[SUPPLIED DATA]

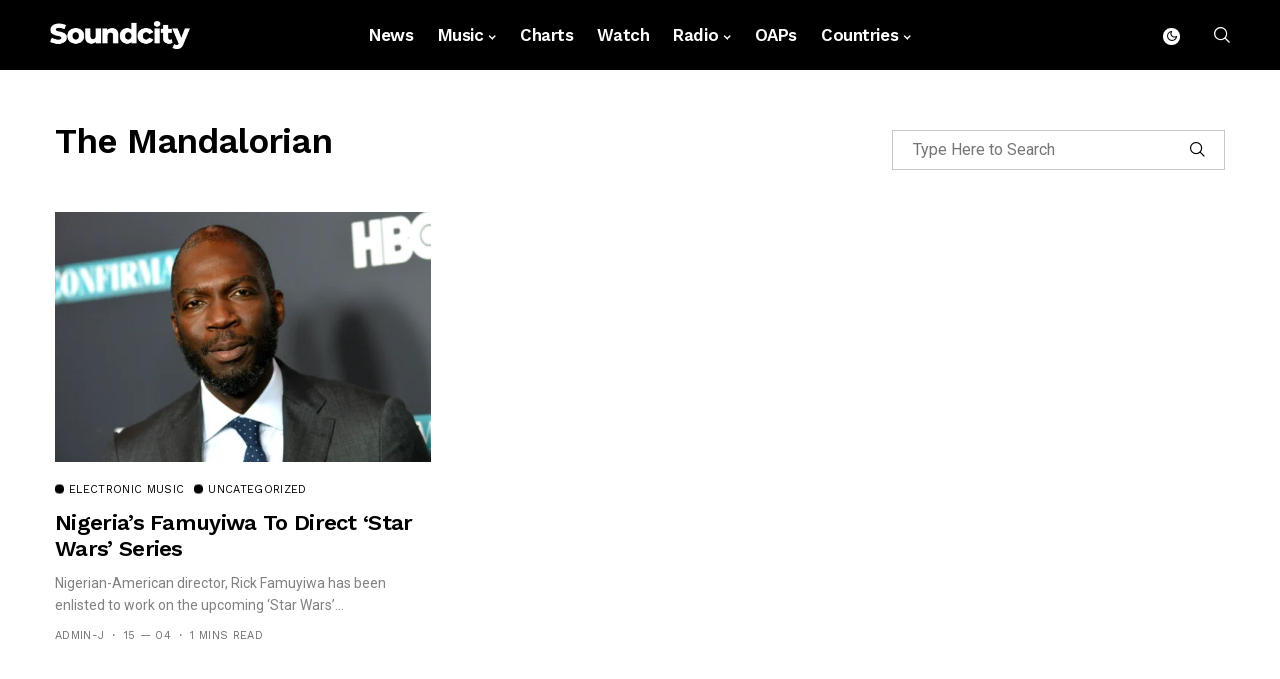

--- FILE ---
content_type: text/html; charset=utf-8
request_url: https://www.google.com/recaptcha/api2/aframe
body_size: 268
content:
<!DOCTYPE HTML><html><head><meta http-equiv="content-type" content="text/html; charset=UTF-8"></head><body><script nonce="J-G6OJiNM5P-VsTDLKcBwA">/** Anti-fraud and anti-abuse applications only. See google.com/recaptcha */ try{var clients={'sodar':'https://pagead2.googlesyndication.com/pagead/sodar?'};window.addEventListener("message",function(a){try{if(a.source===window.parent){var b=JSON.parse(a.data);var c=clients[b['id']];if(c){var d=document.createElement('img');d.src=c+b['params']+'&rc='+(localStorage.getItem("rc::a")?sessionStorage.getItem("rc::b"):"");window.document.body.appendChild(d);sessionStorage.setItem("rc::e",parseInt(sessionStorage.getItem("rc::e")||0)+1);localStorage.setItem("rc::h",'1768383214746');}}}catch(b){}});window.parent.postMessage("_grecaptcha_ready", "*");}catch(b){}</script></body></html>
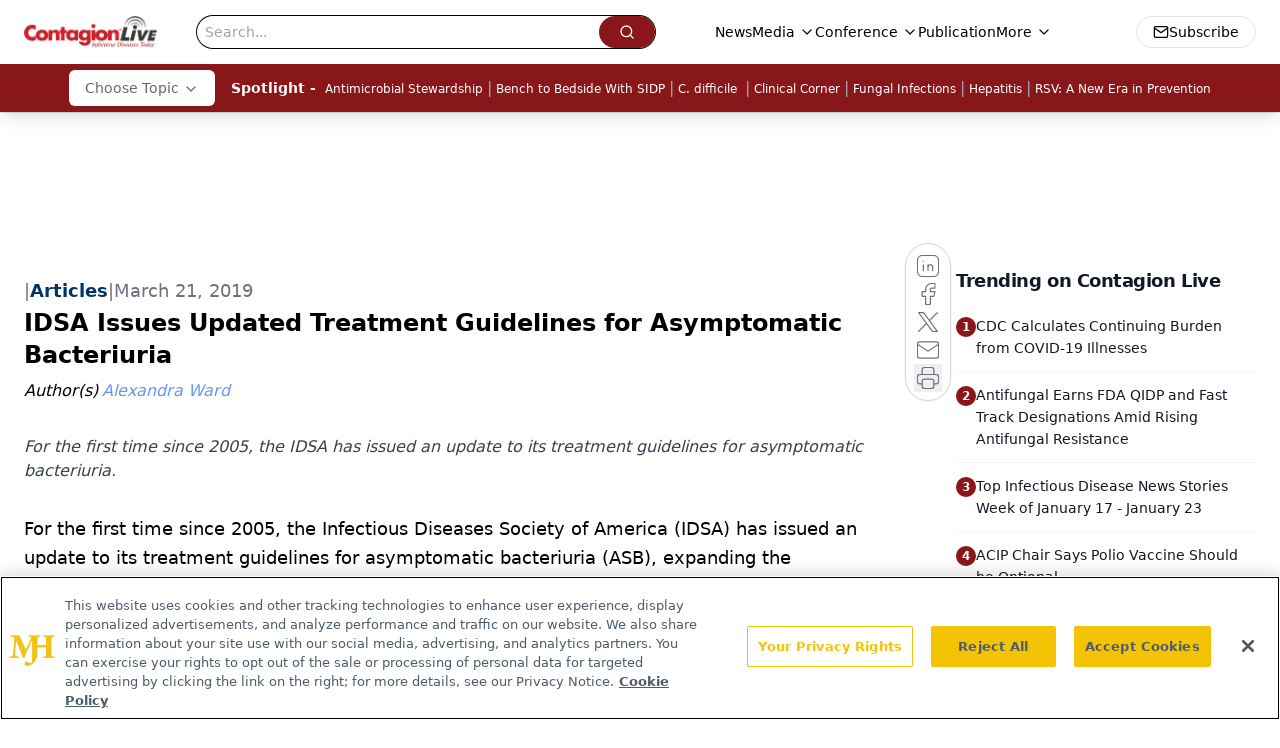

--- FILE ---
content_type: text/html; charset=utf-8
request_url: https://www.google.com/recaptcha/api2/aframe
body_size: 181
content:
<!DOCTYPE HTML><html><head><meta http-equiv="content-type" content="text/html; charset=UTF-8"></head><body><script nonce="SZxz-tsrPV0fbncmhEfFiw">/** Anti-fraud and anti-abuse applications only. See google.com/recaptcha */ try{var clients={'sodar':'https://pagead2.googlesyndication.com/pagead/sodar?'};window.addEventListener("message",function(a){try{if(a.source===window.parent){var b=JSON.parse(a.data);var c=clients[b['id']];if(c){var d=document.createElement('img');d.src=c+b['params']+'&rc='+(localStorage.getItem("rc::a")?sessionStorage.getItem("rc::b"):"");window.document.body.appendChild(d);sessionStorage.setItem("rc::e",parseInt(sessionStorage.getItem("rc::e")||0)+1);localStorage.setItem("rc::h",'1769384406269');}}}catch(b){}});window.parent.postMessage("_grecaptcha_ready", "*");}catch(b){}</script></body></html>

--- FILE ---
content_type: application/javascript
request_url: https://www.lightboxcdn.com/vendor/dd34042d-f628-4a77-ac39-38b1f3298207/lightbox.js?cb=1769384391533
body_size: -97
content:
var DIGIOH_LOADER = DIGIOH_LOADER || {}; (function (digioh_loader) { if (digioh_loader.loaded) { return; } digioh_loader.loaded = true; var a = document, b = a.createElement("script"); b.type = "text/javascript"; b.async = !0; b.src = '//www.lightboxcdn.com/vendor/dd34042d-f628-4a77-ac39-38b1f3298207/user' + ((window.sessionStorage.getItem('xdibx_boxqamode') == 1 || a.location.href.indexOf('boxqamode') > 0) ? '_qa' : '') + '.js?cb=638634885224386717'; a = a.getElementsByTagName("script")[0]; a.parentNode.insertBefore(b, a) })(DIGIOH_LOADER);

--- FILE ---
content_type: application/javascript
request_url: https://api.lightboxcdn.com/z9gd/43380/www.contagionlive.com/jsonp/z?cb=1769384394557&dre=l&callback=jQuery112402744664656549398_1769384394499&_=1769384394500
body_size: 1024
content:
jQuery112402744664656549398_1769384394499({"dre":"l","response":"[base64].[base64].caQAXcOmDQZXfkTJhWNQ4Kx2SzVax4YZcy7YABVGIG4hgMtGCgopa10eKgxN.MgKdGMMQ0pK0Jo7eV4jViAAegLxAsSoAmsW4mHMCiDUb8yLpDyubHtSBQgjVVm2FeNXhAABfG0IBiMAYEFLkPn5WMWToVhGEYJZ2WgRVWGICCgA___","success":true});

--- FILE ---
content_type: text/plain; charset=utf-8
request_url: https://fp.contagionlive.com/q3vcDn/SJZm?q=vnFC4dZv8NpwPrIAgVP2
body_size: -61
content:
DlxmFlEHg6tE2pGfcUJbvIdNzK0gTiy6q4m0sATmDXj3HZzQfzjUlmDJOgVDUbIN2sg/C41nQ/uDLmB82hwTFbKhz0b8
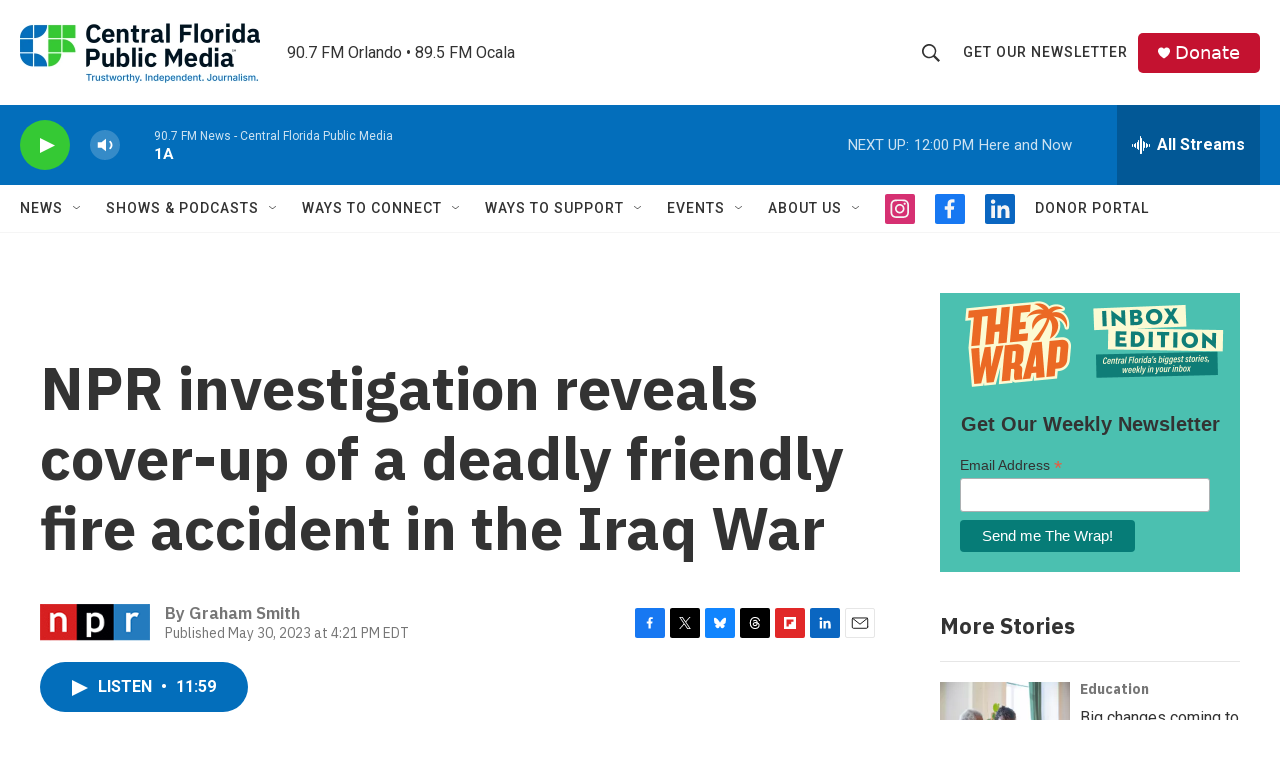

--- FILE ---
content_type: text/html; charset=utf-8
request_url: https://www.google.com/recaptcha/api2/aframe
body_size: 183
content:
<!DOCTYPE HTML><html><head><meta http-equiv="content-type" content="text/html; charset=UTF-8"></head><body><script nonce="YIvrMpnaxVPzRTi2iiK_PA">/** Anti-fraud and anti-abuse applications only. See google.com/recaptcha */ try{var clients={'sodar':'https://pagead2.googlesyndication.com/pagead/sodar?'};window.addEventListener("message",function(a){try{if(a.source===window.parent){var b=JSON.parse(a.data);var c=clients[b['id']];if(c){var d=document.createElement('img');d.src=c+b['params']+'&rc='+(localStorage.getItem("rc::a")?sessionStorage.getItem("rc::b"):"");window.document.body.appendChild(d);sessionStorage.setItem("rc::e",parseInt(sessionStorage.getItem("rc::e")||0)+1);localStorage.setItem("rc::h",'1769014507110');}}}catch(b){}});window.parent.postMessage("_grecaptcha_ready", "*");}catch(b){}</script></body></html>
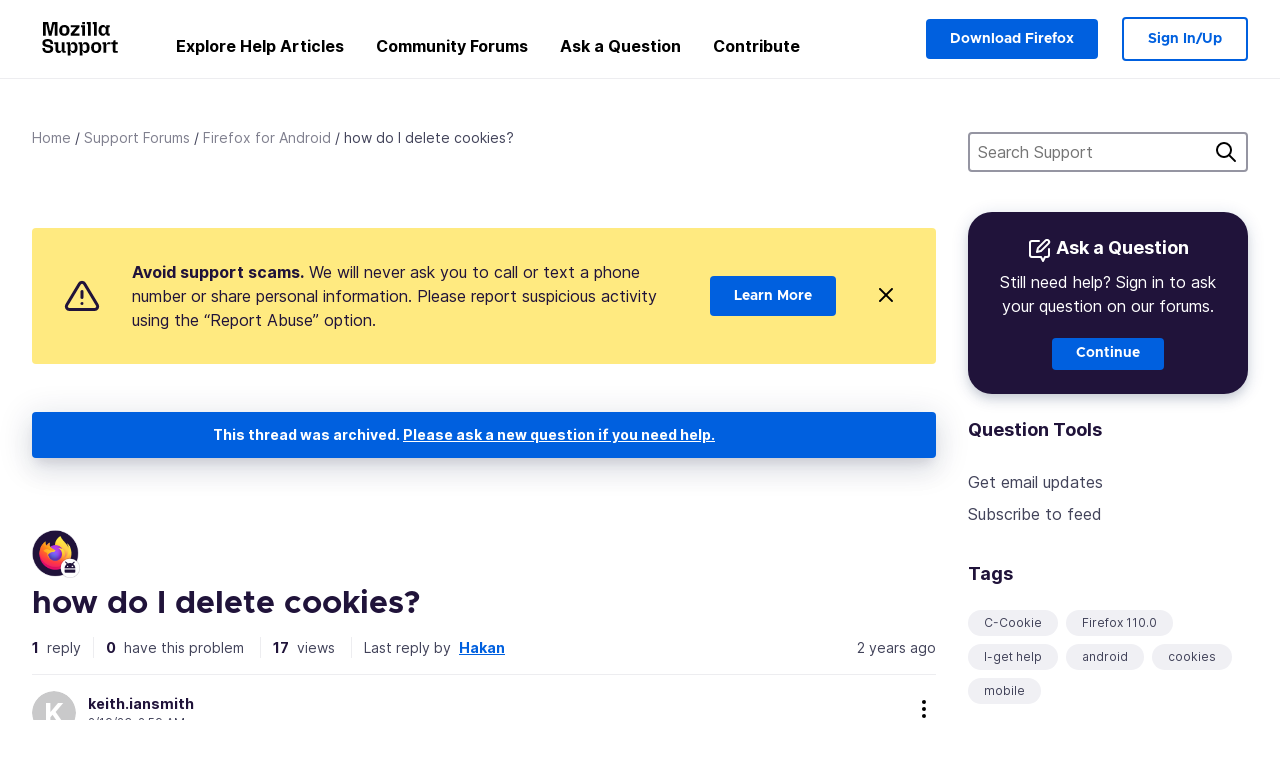

--- FILE ---
content_type: image/svg+xml; charset=UTF-8
request_url: https://profile.accounts.firefox.com/v1/avatar/k
body_size: 8121
content:
<svg viewBox="0 0 100 100" xmlns="http://www.w3.org/2000/svg">
        <defs>
          <style>
          @font-face{
            font-family:"Inter";
            src:url([data-uri]) format("woff");
          }
          </style>
          <mask id="monogram">
            <rect x="0" y="0" width="100%" height="100%" fill="white"/>
            <text
              x="50%" y="50%"
              dominant-baseline="central"
              text-anchor="middle"
              fill="black"
              font-family="Inter"
              font-size="4rem">K</text>
          </mask>
        </defs>
        <circle cx="50" cy="50" r="50" fill="#B2B2B4" fill-opacity="0.7" mask="url(#monogram)"/>
      </svg>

[/SUPPLIED DATA]

> [INSTRUCTIONS FOR THE TASK] Every entry should be returned exactly as written, minus the pictures.

> [RESULT]
--- FILE ---
content_type: text/html; charset=utf-8
request_url: https://www.google.com/recaptcha/api2/aframe
body_size: 268
content:
<!DOCTYPE HTML><html><head><meta http-equiv="content-type" content="text/html; charset=UTF-8"></head><body><script nonce="J-G6OJiNM5P-VsTDLKcBwA">/** Anti-fraud and anti-abuse applications only. See google.com/recaptcha */ try{var clients={'sodar':'https://pagead2.googlesyndication.com/pagead/sodar?'};window.addEventListener("message",function(a){try{if(a.source===window.parent){var b=JSON.parse(a.data);var c=clients[b['id']];if(c){var d=document.createElement('img');d.src=c+b['params']+'&rc='+(localStorage.getItem("rc::a")?sessionStorage.getItem("rc::b"):"");window.document.body.appendChild(d);sessionStorage.setItem("rc::e",parseInt(sessionStorage.getItem("rc::e")||0)+1);localStorage.setItem("rc::h",'1768383214746');}}}catch(b){}});window.parent.postMessage("_grecaptcha_ready", "*");}catch(b){}</script></body></html>

--- FILE ---
content_type: text/html; charset=utf-8
request_url: https://www.google.com/recaptcha/api2/aframe
body_size: 181
content:
<!DOCTYPE HTML><html><head><meta http-equiv="content-type" content="text/html; charset=UTF-8"></head><body><script nonce="SZxz-tsrPV0fbncmhEfFiw">/** Anti-fraud and anti-abuse applications only. See google.com/recaptcha */ try{var clients={'sodar':'https://pagead2.googlesyndication.com/pagead/sodar?'};window.addEventListener("message",function(a){try{if(a.source===window.parent){var b=JSON.parse(a.data);var c=clients[b['id']];if(c){var d=document.createElement('img');d.src=c+b['params']+'&rc='+(localStorage.getItem("rc::a")?sessionStorage.getItem("rc::b"):"");window.document.body.appendChild(d);sessionStorage.setItem("rc::e",parseInt(sessionStorage.getItem("rc::e")||0)+1);localStorage.setItem("rc::h",'1769384406269');}}}catch(b){}});window.parent.postMessage("_grecaptcha_ready", "*");}catch(b){}</script></body></html>

--- FILE ---
content_type: application/javascript
request_url: https://www.lightboxcdn.com/vendor/dd34042d-f628-4a77-ac39-38b1f3298207/lightbox.js?cb=1769384391533
body_size: -97
content:
var DIGIOH_LOADER = DIGIOH_LOADER || {}; (function (digioh_loader) { if (digioh_loader.loaded) { return; } digioh_loader.loaded = true; var a = document, b = a.createElement("script"); b.type = "text/javascript"; b.async = !0; b.src = '//www.lightboxcdn.com/vendor/dd34042d-f628-4a77-ac39-38b1f3298207/user' + ((window.sessionStorage.getItem('xdibx_boxqamode') == 1 || a.location.href.indexOf('boxqamode') > 0) ? '_qa' : '') + '.js?cb=638634885224386717'; a = a.getElementsByTagName("script")[0]; a.parentNode.insertBefore(b, a) })(DIGIOH_LOADER);

--- FILE ---
content_type: application/javascript
request_url: https://api.lightboxcdn.com/z9gd/43380/www.contagionlive.com/jsonp/z?cb=1769384394557&dre=l&callback=jQuery112402744664656549398_1769384394499&_=1769384394500
body_size: 1024
content:
jQuery112402744664656549398_1769384394499({"dre":"l","response":"[base64].[base64].caQAXcOmDQZXfkTJhWNQ4Kx2SzVax4YZcy7YABVGIG4hgMtGCgopa10eKgxN.MgKdGMMQ0pK0Jo7eV4jViAAegLxAsSoAmsW4mHMCiDUb8yLpDyubHtSBQgjVVm2FeNXhAABfG0IBiMAYEFLkPn5WMWToVhGEYJZ2WgRVWGICCgA___","success":true});

--- FILE ---
content_type: text/plain; charset=utf-8
request_url: https://fp.contagionlive.com/q3vcDn/SJZm?q=vnFC4dZv8NpwPrIAgVP2
body_size: -61
content:
DlxmFlEHg6tE2pGfcUJbvIdNzK0gTiy6q4m0sATmDXj3HZzQfzjUlmDJOgVDUbIN2sg/C41nQ/uDLmB82hwTFbKhz0b8

--- FILE ---
content_type: text/html; charset=utf-8
request_url: https://www.google.com/recaptcha/api2/aframe
body_size: 183
content:
<!DOCTYPE HTML><html><head><meta http-equiv="content-type" content="text/html; charset=UTF-8"></head><body><script nonce="YIvrMpnaxVPzRTi2iiK_PA">/** Anti-fraud and anti-abuse applications only. See google.com/recaptcha */ try{var clients={'sodar':'https://pagead2.googlesyndication.com/pagead/sodar?'};window.addEventListener("message",function(a){try{if(a.source===window.parent){var b=JSON.parse(a.data);var c=clients[b['id']];if(c){var d=document.createElement('img');d.src=c+b['params']+'&rc='+(localStorage.getItem("rc::a")?sessionStorage.getItem("rc::b"):"");window.document.body.appendChild(d);sessionStorage.setItem("rc::e",parseInt(sessionStorage.getItem("rc::e")||0)+1);localStorage.setItem("rc::h",'1769014507110');}}}catch(b){}});window.parent.postMessage("_grecaptcha_ready", "*");}catch(b){}</script></body></html>

--- FILE ---
content_type: image/svg+xml; charset=UTF-8
request_url: https://profile.accounts.firefox.com/v1/avatar/k
body_size: 8121
content:
<svg viewBox="0 0 100 100" xmlns="http://www.w3.org/2000/svg">
        <defs>
          <style>
          @font-face{
            font-family:"Inter";
            src:url([data-uri]) format("woff");
          }
          </style>
          <mask id="monogram">
            <rect x="0" y="0" width="100%" height="100%" fill="white"/>
            <text
              x="50%" y="50%"
              dominant-baseline="central"
              text-anchor="middle"
              fill="black"
              font-family="Inter"
              font-size="4rem">K</text>
          </mask>
        </defs>
        <circle cx="50" cy="50" r="50" fill="#B2B2B4" fill-opacity="0.7" mask="url(#monogram)"/>
      </svg>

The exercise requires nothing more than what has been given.